## Begin RECORDS SUPPLIED

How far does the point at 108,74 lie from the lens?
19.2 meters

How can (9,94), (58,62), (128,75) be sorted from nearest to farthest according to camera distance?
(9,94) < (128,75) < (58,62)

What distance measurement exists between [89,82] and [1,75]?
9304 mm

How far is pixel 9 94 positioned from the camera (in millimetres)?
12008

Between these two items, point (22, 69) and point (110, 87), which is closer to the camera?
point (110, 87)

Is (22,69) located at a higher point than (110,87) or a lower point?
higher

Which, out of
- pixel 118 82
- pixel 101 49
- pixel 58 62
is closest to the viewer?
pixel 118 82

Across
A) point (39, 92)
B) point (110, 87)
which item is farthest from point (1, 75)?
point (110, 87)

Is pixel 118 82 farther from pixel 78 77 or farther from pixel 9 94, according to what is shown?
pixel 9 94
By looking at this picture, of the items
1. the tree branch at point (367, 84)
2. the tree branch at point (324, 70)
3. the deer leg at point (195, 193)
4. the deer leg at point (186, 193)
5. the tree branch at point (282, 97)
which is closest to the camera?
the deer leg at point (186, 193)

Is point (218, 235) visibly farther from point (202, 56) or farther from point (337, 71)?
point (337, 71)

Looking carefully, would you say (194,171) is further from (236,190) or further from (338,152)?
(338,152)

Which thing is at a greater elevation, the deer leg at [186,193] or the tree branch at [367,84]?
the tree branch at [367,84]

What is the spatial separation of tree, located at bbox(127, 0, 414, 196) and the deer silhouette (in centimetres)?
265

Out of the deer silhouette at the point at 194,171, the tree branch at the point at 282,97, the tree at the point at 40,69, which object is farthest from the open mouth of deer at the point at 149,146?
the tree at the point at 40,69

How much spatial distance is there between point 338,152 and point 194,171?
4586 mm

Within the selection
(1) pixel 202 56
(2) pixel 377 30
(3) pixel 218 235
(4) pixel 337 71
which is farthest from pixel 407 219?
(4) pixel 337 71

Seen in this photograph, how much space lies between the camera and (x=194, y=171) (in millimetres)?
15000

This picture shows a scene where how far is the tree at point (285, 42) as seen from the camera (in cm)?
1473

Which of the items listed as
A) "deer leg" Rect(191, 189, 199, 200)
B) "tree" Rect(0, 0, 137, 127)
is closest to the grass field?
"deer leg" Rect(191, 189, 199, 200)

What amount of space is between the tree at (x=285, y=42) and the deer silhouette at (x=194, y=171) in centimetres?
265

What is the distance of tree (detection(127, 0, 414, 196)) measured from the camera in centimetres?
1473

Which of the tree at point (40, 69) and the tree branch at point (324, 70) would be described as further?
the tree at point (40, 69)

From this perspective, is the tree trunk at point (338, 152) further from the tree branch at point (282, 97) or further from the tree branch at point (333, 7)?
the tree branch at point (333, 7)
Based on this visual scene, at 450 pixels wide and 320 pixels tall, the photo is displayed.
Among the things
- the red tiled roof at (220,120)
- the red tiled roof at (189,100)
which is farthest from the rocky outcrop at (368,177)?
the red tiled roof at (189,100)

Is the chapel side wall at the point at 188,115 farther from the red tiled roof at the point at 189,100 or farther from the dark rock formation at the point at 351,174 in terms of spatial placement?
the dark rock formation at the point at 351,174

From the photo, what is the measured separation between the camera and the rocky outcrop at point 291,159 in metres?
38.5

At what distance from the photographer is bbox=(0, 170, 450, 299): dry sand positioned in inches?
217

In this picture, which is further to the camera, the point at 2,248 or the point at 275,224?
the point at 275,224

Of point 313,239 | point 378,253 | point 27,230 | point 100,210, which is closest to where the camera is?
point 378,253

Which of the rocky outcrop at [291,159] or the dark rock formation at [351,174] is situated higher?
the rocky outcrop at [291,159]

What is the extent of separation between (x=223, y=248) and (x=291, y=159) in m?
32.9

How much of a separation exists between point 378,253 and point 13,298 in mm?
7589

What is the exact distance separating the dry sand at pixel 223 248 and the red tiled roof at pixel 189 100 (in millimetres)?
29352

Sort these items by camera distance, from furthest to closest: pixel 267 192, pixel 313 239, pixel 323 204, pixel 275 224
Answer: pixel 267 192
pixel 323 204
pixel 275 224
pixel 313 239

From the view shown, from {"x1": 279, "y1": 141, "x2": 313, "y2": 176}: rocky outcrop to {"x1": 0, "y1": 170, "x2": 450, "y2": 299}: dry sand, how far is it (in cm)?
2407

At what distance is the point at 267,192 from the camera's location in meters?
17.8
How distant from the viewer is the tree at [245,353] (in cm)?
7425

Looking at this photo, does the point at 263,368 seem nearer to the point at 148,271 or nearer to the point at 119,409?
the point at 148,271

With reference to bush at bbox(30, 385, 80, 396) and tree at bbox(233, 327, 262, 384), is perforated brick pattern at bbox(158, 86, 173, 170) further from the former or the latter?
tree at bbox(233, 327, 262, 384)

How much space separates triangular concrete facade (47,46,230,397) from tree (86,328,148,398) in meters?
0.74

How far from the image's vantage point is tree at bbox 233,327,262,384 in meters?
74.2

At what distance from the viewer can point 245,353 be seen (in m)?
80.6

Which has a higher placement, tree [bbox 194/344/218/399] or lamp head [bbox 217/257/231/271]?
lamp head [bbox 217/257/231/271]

## End RECORDS SUPPLIED

_WRITTEN REQUEST_
Turn the data from the line containing "Looking at this photo, does" through the end of the data, both ends included, into a numbered list, leaving out blank lines.

_EXPECTED OUTPUT_
1. Looking at this photo, does the point at 263,368 seem nearer to the point at 148,271 or nearer to the point at 119,409?
2. the point at 148,271
3. With reference to bush at bbox(30, 385, 80, 396) and tree at bbox(233, 327, 262, 384), is perforated brick pattern at bbox(158, 86, 173, 170) further from the former or the latter?
4. tree at bbox(233, 327, 262, 384)
5. How much space separates triangular concrete facade (47,46,230,397) from tree (86,328,148,398) in meters?
6. 0.74
7. How far from the image's vantage point is tree at bbox 233,327,262,384 in meters?
8. 74.2
9. At what distance from the viewer can point 245,353 be seen (in m)?
10. 80.6
11. Which has a higher placement, tree [bbox 194/344/218/399] or lamp head [bbox 217/257/231/271]?
12. lamp head [bbox 217/257/231/271]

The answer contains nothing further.